The FCA has published a consultation paper proposing a range of measures designed to enhance protection for retail CFD customers. The new measures aim to reduce the risks posed by CFDs and ensure that firms provide better information to customers. The proposals include:
- Enhanced disclosure requirements – the FCA is proposing that retail CFD firms must provide a standardised risk warning to their customers. In addition, the FCA plans to impose a requirement for firms to provide a disclosure stating the percentage of client accounts that made a net profit or loss in the previous calendar quarter and over the last 12 months.
- Leverage limits – the FCA will require firms to apply leverage limits for CFDs. The limits will be set according to both the volatility of the underlying asset and the experience of the customer, as follows:
|Inexperienced retail clients||Experienced retail clients|
|Major FX pairs||25:1||50:1|
|Major stock market indices and gold||20:1||40:1|
|Minor indices and other commodities||10:1||20:1|
|Single stock equities and all other assets||5:1||10:1|
To count as ‘experienced’, clients will be required to evidence that they have conducted at least 10 trades per quarter in four of the previous 12 quarters (or entered into at least 40 trades over the previous 12 months with at least two trades in each quarter); otherwise they will be treated as ‘inexperienced’.

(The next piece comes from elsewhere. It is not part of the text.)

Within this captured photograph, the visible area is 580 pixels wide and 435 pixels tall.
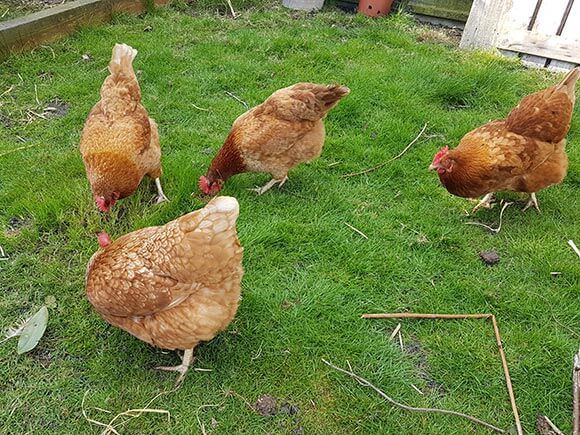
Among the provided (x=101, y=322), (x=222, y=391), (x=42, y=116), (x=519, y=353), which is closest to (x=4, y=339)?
(x=101, y=322)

- Ban on bonus promotions – the FCA will prohibit firms from using any form of trading or account opening ‘bonuses’ or benefits to promote their retail CFD products and platforms.
The leverage limits and enhanced disclosure requirements will not apply directly to firms offering CFDs to retail clients in the UK under a cross-border services passport from another EU member state. However, the FCA proposes to restrict financial promotions for incoming firms that do not seek to comply.
The FCA’s proposals are the latest in a line of regulatory interventions in the sector by the FCA and other EU regulators:
- In February, the FCA published a ‘Dear CEO’ letter reminding firms to look closely at their on-boarding procedures, including the quality of appropriateness tests and the adequacy of AML checks.
- On a European level, the European Securities and Markets Authority has published and repeatedly updated a series of questions and answers on retail CFDs intended to foster better supervisory convergence among EU member states.
- In July and August, regulators in Belgium and France took aggressive measures to restrict the marketing or distribution of CFDs to retail investors.
- On 30 November, the Cypriot regulator, CySEC, announced its own restrictions.
CySEC’s measures are of particular interest as many firms that operate in the EU are authorised in Cyprus. Typically, these firms then use a MiFID services passport to offer CFDs to clients in other member states on a cross-border basis.
CySEC has introduced similar restrictions on bonus promotions and is also targeting the use of leverage, although its leverage restrictions are less severe than the FCA’s proposals. CySEC states that firms should offer retail clients a default leverage limit that does not exceed a cap of 50:1, but firms will still be able to give clients the option to change the default to a higher leverage.
The FCA consultation paper also addresses the FCA’s policy considerations in relation to binary options (which the FCA is terming ‘binary bets’). Binary options are currently treated as gambling products in the UK with providers licensed under the Gambling Commission, rather than being regulated by the FCA.
However, this is set to change as part of the UK’s transposition of MiFID II, when it is anticipated that binary options will be brought within the FCA’s regulatory perimeter. This will bring the UK into line with most other EU jurisdictions which already regulate binary options as regulated securities under MiFID. The FCA makes clear that it believes that binary options carry material consumer protection risks, on the basis that they:
- do not allow retail investors to make informed decisions and can lead to addictive behaviour akin to gambling;
- pose significant information asymmetries for clients; and
- lead to conflicts of interest for the firm which takes the other side of the client’s bet, there potentially being a strong commercial incentive for firms to manipulate expiry reference prices to avoid pay-outs to clients.
The FCA states that it is considering possible policy measures to address these risks, including a potential restriction on marketing binaries to certain retail clients and the future use of product intervention powers under MiFID II to address specific product features, marketing, distribution or sales techniques.
The FCA is inviting feedback responses on its policy proposals set out in the consultation paper. The consultation will run until 7 March 2017. The FCA then aims to publish a Policy Statement confirming the final rules in spring 2017.
This is an area where there is considerable cross-border activity and where many providers use a MiFID passport to offer their services into the UK from elsewhere in the EU. Although the FCA proposes to restrict financial promotions for incoming firms that do not comply with its rules, it is difficult to see how the FCA will be able to police this in practice.
Since the FCA’s proposed leverage limits are more stringent than those of CySEC, there is a risk that the UK regulator is creating an uneven playing field which could drive operators to rely on authorisations from Cyprus or other member states – or to use entities regulated outside the EU, which typically do not offer the same level of client protections. Respondents to the consultation will likely focus on the consequent risk that the FCA’s measures may be counter-productive, in reality leaving UK retail customers more exposed.
As for binary options, the industry will welcome the opportunity to provide feedback to the FCA on a product that has languished in regulatory limbo over the past few years. However, it remains to be seen how far the FCA will go in imposing restrictions once binaries are finally brought within its purview.